Web2領域では、AIモデルのデータ収集は主に公開データセットまたは自社収集に依存しており、文化的背景や地域制限により生成コンテンツに主観的な「歪み」が生じやすい。また、従来のデータ収集方法は効率とコストの制約から、より大きなモデル規模(パラメータ数、トレーニング時間、データ品質)の達成が困難である。AIモデルにとって、規模が大きくなるほど性能の質的変化が起こりやすくなる。

出典:Large Language Models’ emergent abilities: how they solve problems they were not trained to address?
この点において、DePINは天然の優位性を持つ。Hivemapperを例に挙げると、世界1920地域にわたる約4万名の貢献者がMAP AI(地図AIモデル)のデータ提供を行っている。

AIとDePINの統合は、AIとWeb3の融合を新たな高みへと押し上げている。現在のWeb3内AIプロジェクトは主にアプリケーション層に集中しており、ほとんどがWeb2インフラに直接依存している。つまり、既存の伝統的計算プラットフォーム上のAIモデルをWeb3プロジェクトに埋め込む形にとどまり、AIモデルの独自創出にはほとんど踏み込んでいない。
Web3要素は食物連鎖の下流に位置し、真の超過利潤を得られていない。分散型計算プラットフォームも同様で、単なるAI+計算力では双方の潜在能力を十分に引き出せず、計算力提供者は追加の利益を得られず、エコシステム構造も単一的であるため、トークン経済を通じた好循環(フライホイール)の発生が難しい。
しかし、AI+DePINという概念はこうした固定関係を打破し、Web3の注目をより広範なAIモデル開発へとシフトさせつつある。
2. AI+DePINプロジェクト一覧
DePIN内部には、AIに必要なハードウェア(計算力、帯域、アルゴリズム、データ)、ユーザー(モデルトレーニングデータ提供者)、およびエコシステム内インセンティブ(トークン経済)が自然に備わっている。
大胆に定義しよう。AIに必要な客観的条件(計算力/帯域/データ/IP)を整備し、AIモデル(トレーニング/推論/ファインチューニング)の利用シーンを提供し、トークン経済が付与されたプロジェクトを、「AI+DePIN」と呼ぶことができる。
以下、Future Money GroupがAI+DePINの代表的パターンを整理する。

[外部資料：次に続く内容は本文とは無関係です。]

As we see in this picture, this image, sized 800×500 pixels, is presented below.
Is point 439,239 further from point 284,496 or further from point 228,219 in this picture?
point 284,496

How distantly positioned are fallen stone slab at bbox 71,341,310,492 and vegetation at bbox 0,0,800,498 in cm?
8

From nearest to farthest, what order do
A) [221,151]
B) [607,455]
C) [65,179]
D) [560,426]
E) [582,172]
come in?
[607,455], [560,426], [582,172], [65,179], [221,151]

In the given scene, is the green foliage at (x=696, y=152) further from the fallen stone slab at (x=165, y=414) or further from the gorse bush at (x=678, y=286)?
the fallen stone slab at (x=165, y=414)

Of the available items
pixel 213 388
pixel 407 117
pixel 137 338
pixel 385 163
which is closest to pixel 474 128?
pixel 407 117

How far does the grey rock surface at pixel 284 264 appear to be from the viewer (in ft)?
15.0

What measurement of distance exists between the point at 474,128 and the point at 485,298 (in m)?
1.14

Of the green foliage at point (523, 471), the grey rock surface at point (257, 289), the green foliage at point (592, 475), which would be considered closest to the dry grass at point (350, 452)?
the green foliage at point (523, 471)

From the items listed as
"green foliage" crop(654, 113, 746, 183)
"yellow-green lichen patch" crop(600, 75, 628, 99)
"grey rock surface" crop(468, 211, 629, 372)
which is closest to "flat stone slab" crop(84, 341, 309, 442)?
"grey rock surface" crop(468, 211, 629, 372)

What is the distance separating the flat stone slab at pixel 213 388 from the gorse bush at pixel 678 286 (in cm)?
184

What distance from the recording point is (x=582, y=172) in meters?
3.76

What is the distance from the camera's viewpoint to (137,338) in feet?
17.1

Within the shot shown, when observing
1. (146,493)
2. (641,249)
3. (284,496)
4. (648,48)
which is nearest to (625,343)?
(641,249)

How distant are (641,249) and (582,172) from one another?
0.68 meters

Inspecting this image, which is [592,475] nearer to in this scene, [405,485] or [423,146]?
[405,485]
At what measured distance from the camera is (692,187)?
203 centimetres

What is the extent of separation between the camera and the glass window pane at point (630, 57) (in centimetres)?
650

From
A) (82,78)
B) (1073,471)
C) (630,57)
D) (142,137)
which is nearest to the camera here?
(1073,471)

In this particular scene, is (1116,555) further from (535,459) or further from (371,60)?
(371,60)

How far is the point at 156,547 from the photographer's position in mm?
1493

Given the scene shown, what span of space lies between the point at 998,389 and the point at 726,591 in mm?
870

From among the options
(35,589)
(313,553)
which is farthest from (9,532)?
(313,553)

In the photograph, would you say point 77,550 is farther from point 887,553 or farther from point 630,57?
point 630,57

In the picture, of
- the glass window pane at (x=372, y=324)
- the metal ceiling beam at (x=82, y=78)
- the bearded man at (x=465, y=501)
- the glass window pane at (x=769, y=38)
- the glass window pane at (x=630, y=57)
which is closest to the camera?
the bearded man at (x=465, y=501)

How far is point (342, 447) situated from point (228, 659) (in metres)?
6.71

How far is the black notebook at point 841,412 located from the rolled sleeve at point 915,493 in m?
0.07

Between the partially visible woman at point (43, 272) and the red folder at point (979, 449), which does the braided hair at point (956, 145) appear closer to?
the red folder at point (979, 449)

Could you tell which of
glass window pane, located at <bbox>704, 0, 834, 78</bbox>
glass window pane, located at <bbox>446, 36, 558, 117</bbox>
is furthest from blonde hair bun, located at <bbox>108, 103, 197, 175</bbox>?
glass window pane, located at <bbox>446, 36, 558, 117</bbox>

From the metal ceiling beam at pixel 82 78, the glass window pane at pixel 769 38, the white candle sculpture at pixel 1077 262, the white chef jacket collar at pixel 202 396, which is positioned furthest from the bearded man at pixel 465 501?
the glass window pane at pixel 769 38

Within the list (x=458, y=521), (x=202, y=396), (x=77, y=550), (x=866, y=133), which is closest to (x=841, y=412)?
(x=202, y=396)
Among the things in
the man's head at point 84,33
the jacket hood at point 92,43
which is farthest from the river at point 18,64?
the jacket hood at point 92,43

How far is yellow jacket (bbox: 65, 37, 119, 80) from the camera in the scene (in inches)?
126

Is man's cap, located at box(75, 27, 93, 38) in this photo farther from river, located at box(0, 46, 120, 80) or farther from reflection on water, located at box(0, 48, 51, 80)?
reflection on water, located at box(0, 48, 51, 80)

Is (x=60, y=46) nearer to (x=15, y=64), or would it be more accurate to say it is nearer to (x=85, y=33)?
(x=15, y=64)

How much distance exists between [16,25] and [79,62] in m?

提供されるリソースの種類ごとに、計算力、帯域、データ、その他という4つのカテゴリに分け、それぞれのプロジェクトを整理する。
2.1 計算力
計算力はAI+DePINの主要構成部分であり、現在最も多くのプロジェクトが集中する分野である。計算力の主成分はGPU(グラフィックスプロセッサ)、CPU(中央処理装置)、TPU(専用機械学習チップ)である。TPUは製造難度が高く、Googleが主に開発しておりクラウド計算力のレンタルサービスのみ提供しているため、市場規模は小さい。一方、GPUはCPUに似た専門的ハードウェアであり、並列処理による複雑な数学演算をより効率的に処理できる。当初はゲームやアニメーションのグラフィックレンダリング専用だったが、現在ではその用途はそれを遥かに超えている。そのため、現在の計算力市場の主力はGPUである。
そのため、AI+DePINの計算力系プロジェクトの多くは、グラフィック・ビデオレンダリングや関連ゲーム分野に特化しているのは、GPUの特性によるものである。
全体として見ると、計算力系AI+DePIN製品の提供元は三つに分けられる:伝統的クラウド計算サービスプロバイダー、個人の空き計算力、自社保有計算力。うちクラウドプロバイダーが最大、次いで個人の空き計算力である。つまり、こうした製品は多くの場合、計算力仲介者の役割を果たしている。需要側は多様なAIモデル開発チームである。
現時点では、計算力はほぼ100%活用されておらず、大部分がアイドル状態にある。例えばAkash Networkの場合、使用中の計算力は約35%で、残りは未使用である。io.netも同様の状況である。
これはおそらく、現時点でのAIモデルトレーニング需要がまだ少ないことに起因し、同時にAI+DePINが安価な計算コストを提供できる理由でもある。今後AI市場が拡大すれば、この状況は改善されると予想される。
Akash Network:分散型P2Pクラウドサービスマーケット
Akashネットワークは、分散型P2Pクラウドサービスマーケットであり、しばしば「クラウドサービスのAirbnb」と呼ばれる。Akashネットワークは、大小さまざまなユーザーおよび企業が迅速かつ安定、かつ経済的にサービスを利用できるようにする。
Renderと同様に、AkashもユーザーにGPUの展開・レンタル、AIモデルトレーニングなどのサービスを提供している。
2023年8月、AkashはSupercloudをリリース。開発者が自身のAIモデルを展開する際に支払いたい価格を設定でき、余剰計算能力を持つプロバイダーがそのモデルをホストする仕組みである。この機能はAirbnbに酷似しており、プロバイダーが未使用の容量を貸し出すことを可能にする。
公開入札方式により、ネットワーク内の空き計算資源を開放するインセンティブを提供し、Akash Networkはリソースのより効率的な利用を実現し、需要側に競争力のある価格を提供している。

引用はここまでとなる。